§ **QUOTED TEXT**
** start **

In each `init_cards` call, you should initilialize the state describe above. After that, check each players hand and put pairs that should discard.
In `draw_card` calls, steps are described below:
1. First you need to check where cards goes, e.g., from 0 to 1.
2. If the `idx` is invalid, update player index, and turn to next round.
3. Move player 0's `idx` card to player 1's end of hand.
4. Fill in the gaps of hand by move second half of cards backward.
5. Check player 1's pairs.
But...how to check whether there exists pairs in players' hand? Sorting may first comes to your mind, but is is a little trouble, right?
So I use another way to do this, steps are described below, indentation means a nested loop:
* Iterate rank `r` from 1 to 13.
1. declare a array `c` to record found cards.
2. Iterate player's cards.
* If find a rank of card matches `r`, add it `c`.
3. Iterate `c` to check pair, and remove matched cards.
---
## Rotating a bit string (20%)
> [name=Yu-Chen Lin & Hung-Lung Wang]
### Description
Write a function $\mathtt{rightrot}(x, n)$ that returns the value of the
integer $x$ rotated to the right by $n$ bit positions.

** end **

§ **WHAT TO WORK ON**
a: Decide whether each statement agrees with the assignment notes above. Give yes or no for each, and quote the exact words from the notes that settle it.
(i) In a `draw_card` call, the moved card goes to the end of player 1's hand.
(ii) The writer's method for finding pairs sorts the hand first.
(iii) The rank loop in the pair check runs from 0 to 12.
b: According to the assignment notes, what percentage is shown beside the heading on rotating a bit string?
c: Carry on writing the assignment notes from their last sentence.

§ **PROVIDED DATA**
** start **

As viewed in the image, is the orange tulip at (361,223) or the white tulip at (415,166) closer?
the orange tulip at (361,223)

** end **

§ **THE RESULTS**
a:
(i) Yes: "Move player 0's `idx` card to player 1's end of hand."
(ii) No: "Sorting may first comes to your mind, but is is a little trouble, right?" and "So I use another way to do this"
(iii) No: "Iterate rank `r` from 1 to 13."

b: 20%

c:
---
For example:
* Given $x = 23, \ n = 4$
and then
$$
23 = (10111)_2
$$
Now, the $x$ rotated to the right by $4$ bits positions:
$$
15 =(01111)_2
$$
---
Other example:
* Given $x = 279, \ n = 1$
and then
$$
279 = (100010111)_2
$$
Now, the $x$ rotated to the right by $4$ bits positions:
$$
395 =(110001011)_2
$$
---
### Input
Two integers $x$ and $n$ with $n\ge 0$ in a single line.
#### Limits
* $2^{31}-1 \geq x \geq 0, \ x \in \mathbb{N}$
* $5 \times 10^5 \geq n \geq 0, \ n \in \mathbb{N}$
#### Subtasks
| | Limits | Score |
| --------- |:------ | -----:|
| #0 | $n = 1$ | $25$ |
| #1 | Guarantee the n bits from left to right is zero for x after the rotate operation, $n \leq log_{2}{x} + 1$ | $35$ |
| #2 | $n \leq log_2{x} + 1$ | $25$ |
| #3 | Following the “limits” block conditions only. | $15$ |
| **Total** | | $100$ |
### Output
Print the value `x` after the rotate operation, ending with a newline character.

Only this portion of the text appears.